Can you copy out the data exactly? Leave the images out.

Start of INPUT FOR THIS TASK

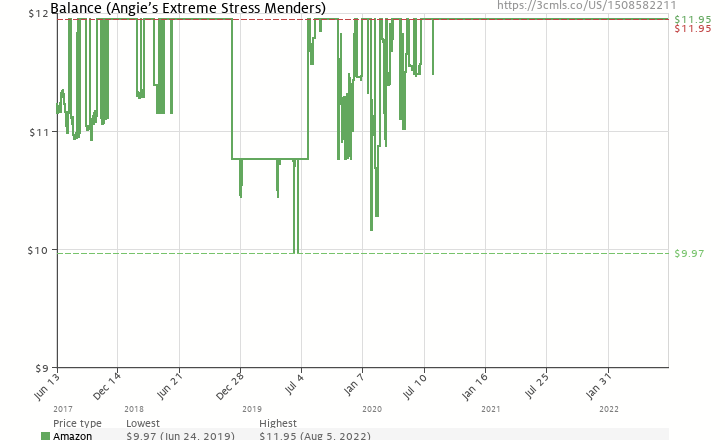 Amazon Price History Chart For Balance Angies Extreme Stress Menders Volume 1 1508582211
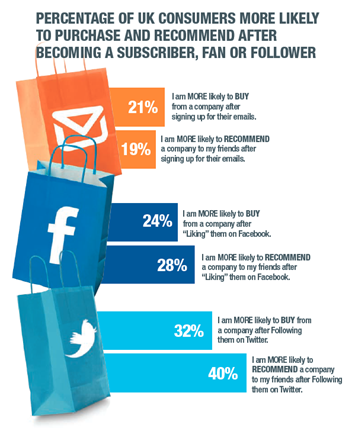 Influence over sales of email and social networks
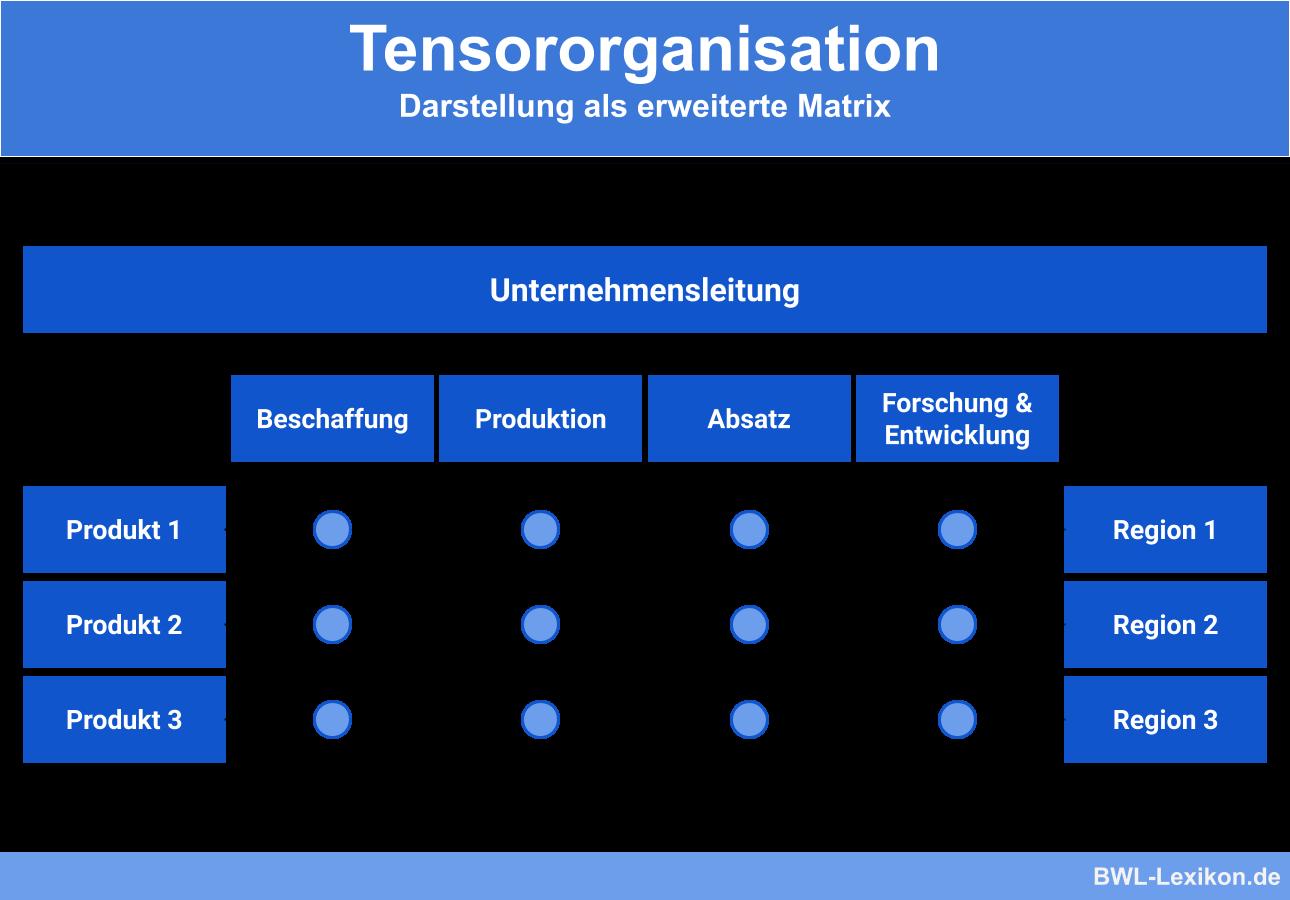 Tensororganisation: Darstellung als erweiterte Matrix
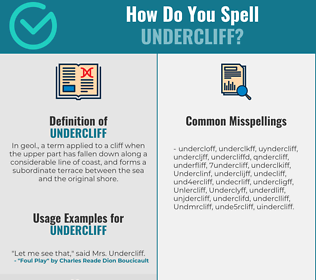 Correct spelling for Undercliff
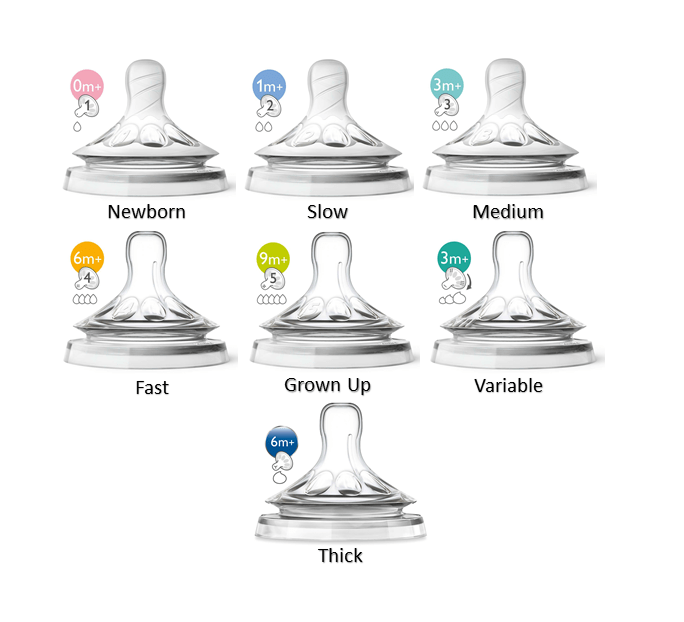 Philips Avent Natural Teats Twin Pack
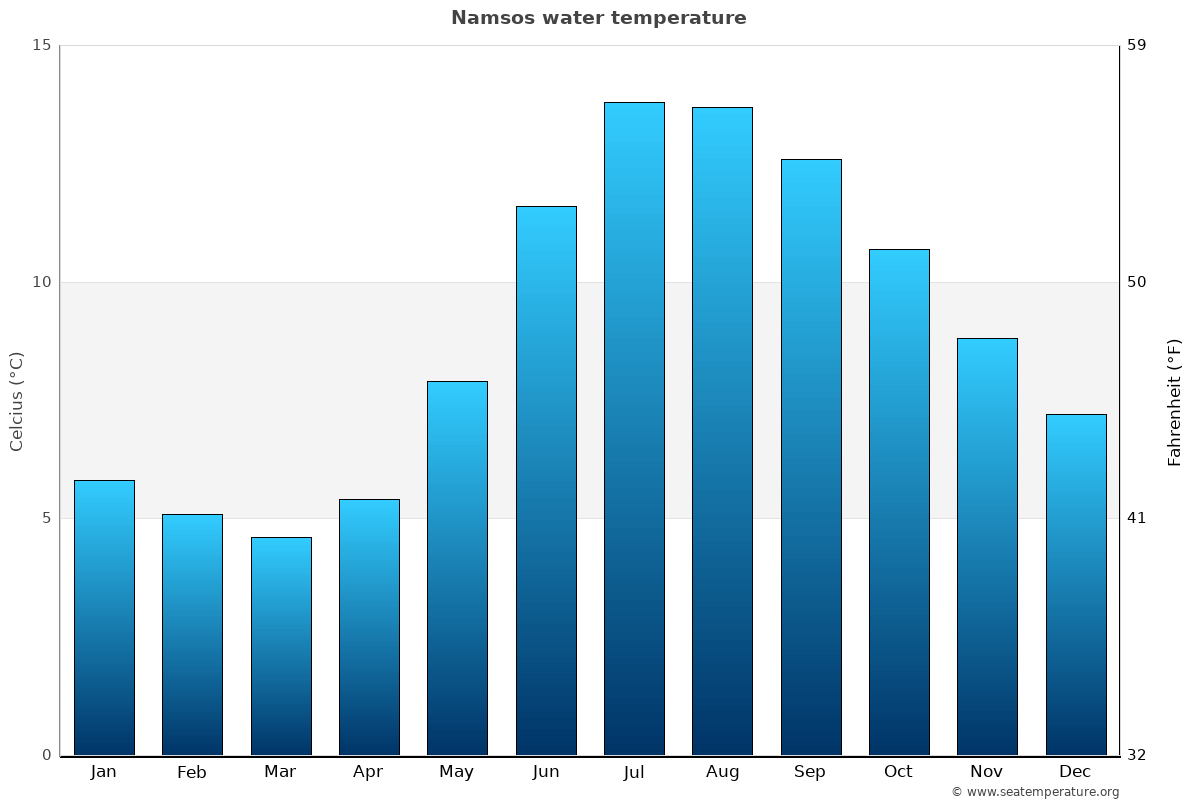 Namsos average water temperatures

End of INPUT FOR THIS TASK

OUTPUT FOR THIS EXERCISE
 Amazon Price History Chart For Balance Angies Extreme Stress Menders Volume 1 1508582211
 Influence over sales of email and social networks
 Tensororganisation: Darstellung als erweiterte Matrix
 Correct spelling for Undercliff
 Philips Avent Natural Teats Twin Pack
 Namsos average water temperatures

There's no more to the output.